United Nations Children’s Fund (UNICEF) has called on the Kano state government to domesticate Nigeria Child Rights Act in order to provide the framework for child protection. UNICEF country Representative, Peter Hawkins, made the call, during a webinar, organized by the UNICEF in partnership with Kano State Government and Almajiri Child Rights Initiative (ACRI) to discuss the Alternate pathways and future of Almajirai in the state.
In 2003, Nigeria passed the Child Rights Act but currently only 25 states have domesticated the law while 11 states are yet to do so. Hawkins therefore called on traditional leaders, communities and parents to look at putting children at the fore-front of what they do. “Government should also look at domesticating the Child Rights Act in Kano. Kano has not yet domesticated the Child Rights Act. The Act defines the rights of a child, parents, communities and government in fulfilling the rights of that child.
“We need to enhance the social protection element, increase livelihood, identify and reintegrate these children with their families”, he stated. He further stated that the issue of girls’ education is so critical that all must look for alternative ways not leave them behind. “With the COVID19 lockdown, this is a period to skill up the teachers, bring the girls and boys back to school and give them access to education.
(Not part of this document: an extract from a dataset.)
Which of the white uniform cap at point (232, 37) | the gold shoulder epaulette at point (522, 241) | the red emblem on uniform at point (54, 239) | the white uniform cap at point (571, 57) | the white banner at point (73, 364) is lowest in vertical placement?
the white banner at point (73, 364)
It’s about the ability to value what they will learn”, Hawkins Stressed.
Governor Abdullahi Ganduje of Kano state, in his remarks, informed the state has already decided to carry out a census to build up data of Almajiri children and create a sustainable programme for them. “We found out we have three categories of Almajiris in Kano – those that belong to Kano state, those from other states and those that don’t know where they come from. These children have a right to be educated, protected and a right to be with their parents. We are trying to create a sustainable program, so even when we leave office the program will still be sustained.